To provide low prices, you must be able to ruthlessly prioritize the high priority items within your service and cut out all the “customer delight” features. You must also be efficient at sourcing moderate talent at extremely low prices and have a great scouting mechanism for the same.

Why can’t I do all?

If you’re thinking that I can do all of the above, then you’re not wrong. All companies strive to improve their services on all the metrics all the time. But there are moments where you must choose one or two of the three while sacrificing the others. These moments define the direction that you go in and make your positioning evident to the customers.
Take the scenario of your promised delivery date being tomorrow, and you discover last moment not so critical bugs in the software to be delivered. Now you either deliver it as it is ensuring rapid delivery, or you pick up the phone and let your customer know that the code won’t be up to your quality standards if delivered tomorrow, so you need additional time even if it results in penalization.

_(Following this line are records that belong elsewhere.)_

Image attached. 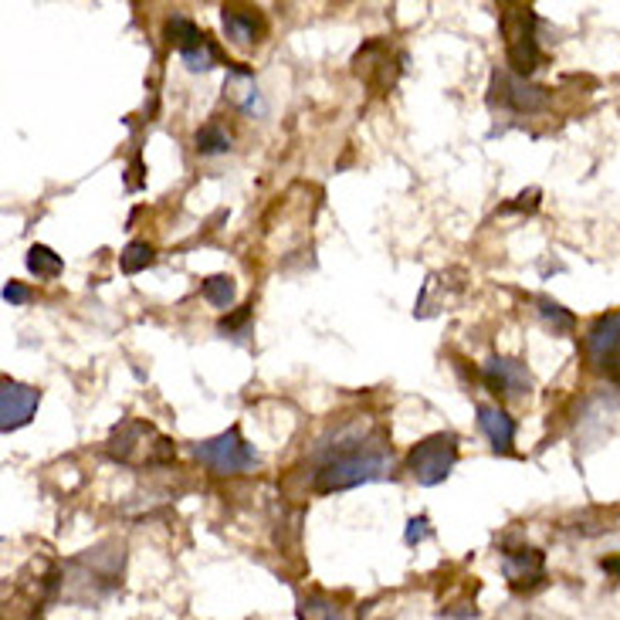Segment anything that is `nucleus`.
Here are the masks:
<instances>
[{
	"mask_svg": "<svg viewBox=\"0 0 620 620\" xmlns=\"http://www.w3.org/2000/svg\"><path fill=\"white\" fill-rule=\"evenodd\" d=\"M316 461H319L313 472L316 495L350 491L356 485L380 482L393 472V451L384 441V434L374 430L366 434L360 424L332 430V438L319 445Z\"/></svg>",
	"mask_w": 620,
	"mask_h": 620,
	"instance_id": "f257e3e1",
	"label": "nucleus"
},
{
	"mask_svg": "<svg viewBox=\"0 0 620 620\" xmlns=\"http://www.w3.org/2000/svg\"><path fill=\"white\" fill-rule=\"evenodd\" d=\"M122 570H126V546L122 543L85 549L58 570V597L69 604L96 607L122 586Z\"/></svg>",
	"mask_w": 620,
	"mask_h": 620,
	"instance_id": "f03ea898",
	"label": "nucleus"
},
{
	"mask_svg": "<svg viewBox=\"0 0 620 620\" xmlns=\"http://www.w3.org/2000/svg\"><path fill=\"white\" fill-rule=\"evenodd\" d=\"M109 458L122 461V464H167L173 461L177 448L160 438V430L146 424V421H122L112 434H109V445H106Z\"/></svg>",
	"mask_w": 620,
	"mask_h": 620,
	"instance_id": "7ed1b4c3",
	"label": "nucleus"
},
{
	"mask_svg": "<svg viewBox=\"0 0 620 620\" xmlns=\"http://www.w3.org/2000/svg\"><path fill=\"white\" fill-rule=\"evenodd\" d=\"M536 14L533 8H502V35H506V58L509 69L519 78H530L539 69V45H536Z\"/></svg>",
	"mask_w": 620,
	"mask_h": 620,
	"instance_id": "20e7f679",
	"label": "nucleus"
},
{
	"mask_svg": "<svg viewBox=\"0 0 620 620\" xmlns=\"http://www.w3.org/2000/svg\"><path fill=\"white\" fill-rule=\"evenodd\" d=\"M191 454L200 464H207L214 475H244L258 464V451L241 438L238 427H228L224 434H217V438L191 445Z\"/></svg>",
	"mask_w": 620,
	"mask_h": 620,
	"instance_id": "39448f33",
	"label": "nucleus"
},
{
	"mask_svg": "<svg viewBox=\"0 0 620 620\" xmlns=\"http://www.w3.org/2000/svg\"><path fill=\"white\" fill-rule=\"evenodd\" d=\"M458 464V434L438 430L430 438L417 441L408 454V472L417 485H441Z\"/></svg>",
	"mask_w": 620,
	"mask_h": 620,
	"instance_id": "423d86ee",
	"label": "nucleus"
},
{
	"mask_svg": "<svg viewBox=\"0 0 620 620\" xmlns=\"http://www.w3.org/2000/svg\"><path fill=\"white\" fill-rule=\"evenodd\" d=\"M482 384L499 400H522L533 393V374L522 360L509 356H488L482 363Z\"/></svg>",
	"mask_w": 620,
	"mask_h": 620,
	"instance_id": "0eeeda50",
	"label": "nucleus"
},
{
	"mask_svg": "<svg viewBox=\"0 0 620 620\" xmlns=\"http://www.w3.org/2000/svg\"><path fill=\"white\" fill-rule=\"evenodd\" d=\"M586 360L610 380H620V313H607L591 326V332H586Z\"/></svg>",
	"mask_w": 620,
	"mask_h": 620,
	"instance_id": "6e6552de",
	"label": "nucleus"
},
{
	"mask_svg": "<svg viewBox=\"0 0 620 620\" xmlns=\"http://www.w3.org/2000/svg\"><path fill=\"white\" fill-rule=\"evenodd\" d=\"M491 92H495L491 102H502L506 109H512L519 116H533L549 106V88L533 85L530 78H519L512 72H495Z\"/></svg>",
	"mask_w": 620,
	"mask_h": 620,
	"instance_id": "1a4fd4ad",
	"label": "nucleus"
},
{
	"mask_svg": "<svg viewBox=\"0 0 620 620\" xmlns=\"http://www.w3.org/2000/svg\"><path fill=\"white\" fill-rule=\"evenodd\" d=\"M38 404H41V390L17 384V380H4L0 384V430L11 434V430L24 427L38 414Z\"/></svg>",
	"mask_w": 620,
	"mask_h": 620,
	"instance_id": "9d476101",
	"label": "nucleus"
},
{
	"mask_svg": "<svg viewBox=\"0 0 620 620\" xmlns=\"http://www.w3.org/2000/svg\"><path fill=\"white\" fill-rule=\"evenodd\" d=\"M502 573L512 591H533V586L546 580V552L533 546L509 549L502 552Z\"/></svg>",
	"mask_w": 620,
	"mask_h": 620,
	"instance_id": "9b49d317",
	"label": "nucleus"
},
{
	"mask_svg": "<svg viewBox=\"0 0 620 620\" xmlns=\"http://www.w3.org/2000/svg\"><path fill=\"white\" fill-rule=\"evenodd\" d=\"M478 427L485 430V438L491 441L495 454H512L515 421L499 404H478Z\"/></svg>",
	"mask_w": 620,
	"mask_h": 620,
	"instance_id": "f8f14e48",
	"label": "nucleus"
},
{
	"mask_svg": "<svg viewBox=\"0 0 620 620\" xmlns=\"http://www.w3.org/2000/svg\"><path fill=\"white\" fill-rule=\"evenodd\" d=\"M224 92H228L231 102H234L244 116H262V112H265V102H262V92H258V85H255L252 69L231 65V78H228Z\"/></svg>",
	"mask_w": 620,
	"mask_h": 620,
	"instance_id": "ddd939ff",
	"label": "nucleus"
},
{
	"mask_svg": "<svg viewBox=\"0 0 620 620\" xmlns=\"http://www.w3.org/2000/svg\"><path fill=\"white\" fill-rule=\"evenodd\" d=\"M221 24H224V35H228L238 48L258 41V35H262L258 14H252L247 8H224V11H221Z\"/></svg>",
	"mask_w": 620,
	"mask_h": 620,
	"instance_id": "4468645a",
	"label": "nucleus"
},
{
	"mask_svg": "<svg viewBox=\"0 0 620 620\" xmlns=\"http://www.w3.org/2000/svg\"><path fill=\"white\" fill-rule=\"evenodd\" d=\"M299 620H350V610L329 594H305L295 610Z\"/></svg>",
	"mask_w": 620,
	"mask_h": 620,
	"instance_id": "2eb2a0df",
	"label": "nucleus"
},
{
	"mask_svg": "<svg viewBox=\"0 0 620 620\" xmlns=\"http://www.w3.org/2000/svg\"><path fill=\"white\" fill-rule=\"evenodd\" d=\"M24 265L31 275L41 278V282H51V278H58L61 271H65V262H61V255H54L48 244H31Z\"/></svg>",
	"mask_w": 620,
	"mask_h": 620,
	"instance_id": "dca6fc26",
	"label": "nucleus"
},
{
	"mask_svg": "<svg viewBox=\"0 0 620 620\" xmlns=\"http://www.w3.org/2000/svg\"><path fill=\"white\" fill-rule=\"evenodd\" d=\"M536 313H539V319L552 329V336H570V332L576 329L573 313H567V308H563L560 302H552L549 295H539V299H536Z\"/></svg>",
	"mask_w": 620,
	"mask_h": 620,
	"instance_id": "f3484780",
	"label": "nucleus"
},
{
	"mask_svg": "<svg viewBox=\"0 0 620 620\" xmlns=\"http://www.w3.org/2000/svg\"><path fill=\"white\" fill-rule=\"evenodd\" d=\"M194 146H197L200 157H221V153L231 149V136H228V130L221 126V122H207V126L197 130Z\"/></svg>",
	"mask_w": 620,
	"mask_h": 620,
	"instance_id": "a211bd4d",
	"label": "nucleus"
},
{
	"mask_svg": "<svg viewBox=\"0 0 620 620\" xmlns=\"http://www.w3.org/2000/svg\"><path fill=\"white\" fill-rule=\"evenodd\" d=\"M180 58H183V65H187L191 72H210L214 65H221V51L214 48V41L207 35L194 48L180 51Z\"/></svg>",
	"mask_w": 620,
	"mask_h": 620,
	"instance_id": "6ab92c4d",
	"label": "nucleus"
},
{
	"mask_svg": "<svg viewBox=\"0 0 620 620\" xmlns=\"http://www.w3.org/2000/svg\"><path fill=\"white\" fill-rule=\"evenodd\" d=\"M200 292H204V299H207L214 308H231V302H234V295H238V285H234L231 275H210V278H204Z\"/></svg>",
	"mask_w": 620,
	"mask_h": 620,
	"instance_id": "aec40b11",
	"label": "nucleus"
},
{
	"mask_svg": "<svg viewBox=\"0 0 620 620\" xmlns=\"http://www.w3.org/2000/svg\"><path fill=\"white\" fill-rule=\"evenodd\" d=\"M153 262H157V252H153V244H146V241H130L126 247H122V255H119V265H122V271H126V275H139Z\"/></svg>",
	"mask_w": 620,
	"mask_h": 620,
	"instance_id": "412c9836",
	"label": "nucleus"
},
{
	"mask_svg": "<svg viewBox=\"0 0 620 620\" xmlns=\"http://www.w3.org/2000/svg\"><path fill=\"white\" fill-rule=\"evenodd\" d=\"M167 38L177 45V51H187V48H194V45L204 38V31H200L191 17L173 14V17L167 21Z\"/></svg>",
	"mask_w": 620,
	"mask_h": 620,
	"instance_id": "4be33fe9",
	"label": "nucleus"
},
{
	"mask_svg": "<svg viewBox=\"0 0 620 620\" xmlns=\"http://www.w3.org/2000/svg\"><path fill=\"white\" fill-rule=\"evenodd\" d=\"M247 323H252V308H238L234 316H224L221 323H217V332L224 336H247Z\"/></svg>",
	"mask_w": 620,
	"mask_h": 620,
	"instance_id": "5701e85b",
	"label": "nucleus"
},
{
	"mask_svg": "<svg viewBox=\"0 0 620 620\" xmlns=\"http://www.w3.org/2000/svg\"><path fill=\"white\" fill-rule=\"evenodd\" d=\"M427 536H430V519H427V515H414V519L408 522L404 543H408V546H417V543H424Z\"/></svg>",
	"mask_w": 620,
	"mask_h": 620,
	"instance_id": "b1692460",
	"label": "nucleus"
},
{
	"mask_svg": "<svg viewBox=\"0 0 620 620\" xmlns=\"http://www.w3.org/2000/svg\"><path fill=\"white\" fill-rule=\"evenodd\" d=\"M27 299H31V292H27L21 282H8V285H4V302H8V305H24Z\"/></svg>",
	"mask_w": 620,
	"mask_h": 620,
	"instance_id": "393cba45",
	"label": "nucleus"
},
{
	"mask_svg": "<svg viewBox=\"0 0 620 620\" xmlns=\"http://www.w3.org/2000/svg\"><path fill=\"white\" fill-rule=\"evenodd\" d=\"M600 570L613 580H620V556H607V560H600Z\"/></svg>",
	"mask_w": 620,
	"mask_h": 620,
	"instance_id": "a878e982",
	"label": "nucleus"
}]
</instances>
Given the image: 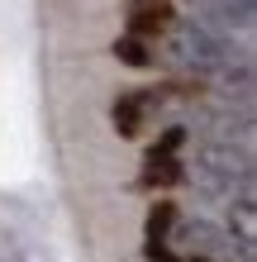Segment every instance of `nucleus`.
I'll use <instances>...</instances> for the list:
<instances>
[{
    "mask_svg": "<svg viewBox=\"0 0 257 262\" xmlns=\"http://www.w3.org/2000/svg\"><path fill=\"white\" fill-rule=\"evenodd\" d=\"M167 57L186 72H200V76H219L224 67L238 62L233 48L215 29H205L200 19H172L167 24Z\"/></svg>",
    "mask_w": 257,
    "mask_h": 262,
    "instance_id": "nucleus-1",
    "label": "nucleus"
},
{
    "mask_svg": "<svg viewBox=\"0 0 257 262\" xmlns=\"http://www.w3.org/2000/svg\"><path fill=\"white\" fill-rule=\"evenodd\" d=\"M195 177L209 195H233V186H248L252 158L243 148L233 152V143H205L200 158H195Z\"/></svg>",
    "mask_w": 257,
    "mask_h": 262,
    "instance_id": "nucleus-2",
    "label": "nucleus"
},
{
    "mask_svg": "<svg viewBox=\"0 0 257 262\" xmlns=\"http://www.w3.org/2000/svg\"><path fill=\"white\" fill-rule=\"evenodd\" d=\"M195 14H200L205 29H252V14H257V0H191Z\"/></svg>",
    "mask_w": 257,
    "mask_h": 262,
    "instance_id": "nucleus-3",
    "label": "nucleus"
},
{
    "mask_svg": "<svg viewBox=\"0 0 257 262\" xmlns=\"http://www.w3.org/2000/svg\"><path fill=\"white\" fill-rule=\"evenodd\" d=\"M181 238H186V248L200 253V257H224V253H229V234H224V229H215L209 220L186 224V229H181Z\"/></svg>",
    "mask_w": 257,
    "mask_h": 262,
    "instance_id": "nucleus-4",
    "label": "nucleus"
},
{
    "mask_svg": "<svg viewBox=\"0 0 257 262\" xmlns=\"http://www.w3.org/2000/svg\"><path fill=\"white\" fill-rule=\"evenodd\" d=\"M110 119H114V129L124 134V138H133V134L143 129V96H119L114 110H110Z\"/></svg>",
    "mask_w": 257,
    "mask_h": 262,
    "instance_id": "nucleus-5",
    "label": "nucleus"
},
{
    "mask_svg": "<svg viewBox=\"0 0 257 262\" xmlns=\"http://www.w3.org/2000/svg\"><path fill=\"white\" fill-rule=\"evenodd\" d=\"M133 38H148V34H162V29H167L172 24V10L167 5H162V0H157V5H138V10H133Z\"/></svg>",
    "mask_w": 257,
    "mask_h": 262,
    "instance_id": "nucleus-6",
    "label": "nucleus"
},
{
    "mask_svg": "<svg viewBox=\"0 0 257 262\" xmlns=\"http://www.w3.org/2000/svg\"><path fill=\"white\" fill-rule=\"evenodd\" d=\"M181 177H186V172H181V162H176V158H157V152H148L143 186H176Z\"/></svg>",
    "mask_w": 257,
    "mask_h": 262,
    "instance_id": "nucleus-7",
    "label": "nucleus"
},
{
    "mask_svg": "<svg viewBox=\"0 0 257 262\" xmlns=\"http://www.w3.org/2000/svg\"><path fill=\"white\" fill-rule=\"evenodd\" d=\"M172 224H176V205L172 200H157V205L148 210V243H162L172 234Z\"/></svg>",
    "mask_w": 257,
    "mask_h": 262,
    "instance_id": "nucleus-8",
    "label": "nucleus"
},
{
    "mask_svg": "<svg viewBox=\"0 0 257 262\" xmlns=\"http://www.w3.org/2000/svg\"><path fill=\"white\" fill-rule=\"evenodd\" d=\"M114 57H119V62H129V67H148V43L129 34V38L114 43Z\"/></svg>",
    "mask_w": 257,
    "mask_h": 262,
    "instance_id": "nucleus-9",
    "label": "nucleus"
},
{
    "mask_svg": "<svg viewBox=\"0 0 257 262\" xmlns=\"http://www.w3.org/2000/svg\"><path fill=\"white\" fill-rule=\"evenodd\" d=\"M181 143H186V129H167V134L157 138V148H153V152H157V158H176V148H181Z\"/></svg>",
    "mask_w": 257,
    "mask_h": 262,
    "instance_id": "nucleus-10",
    "label": "nucleus"
},
{
    "mask_svg": "<svg viewBox=\"0 0 257 262\" xmlns=\"http://www.w3.org/2000/svg\"><path fill=\"white\" fill-rule=\"evenodd\" d=\"M148 262H181V257L167 248V243H148Z\"/></svg>",
    "mask_w": 257,
    "mask_h": 262,
    "instance_id": "nucleus-11",
    "label": "nucleus"
}]
</instances>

Similarly, there come scenarios where you are heavily outbid by your competitors because you operate in a premium segment while your competitors operate in the value segment. Now you may either choose to match their bids and later cut corners to ensure profitability, or you put your foot down and convince the customers why the price is that high.
This decision is driven by the founders and leaders in the organization who create the company culture. Once a company decides to go down a particular path, it is difficult to change your positioning. Product companies do this by launching new brands that are positioned differently, but services companies find it much harder. Even large services companies like WITCH (acronym for Wipro, Infosys, TCS, Capgemini, and HCL) find it difficult to demand a premium on their projects, whereas specialized consulting firms like Bain, BCG, McKinsey never attempt to compete on costs with the Big Four.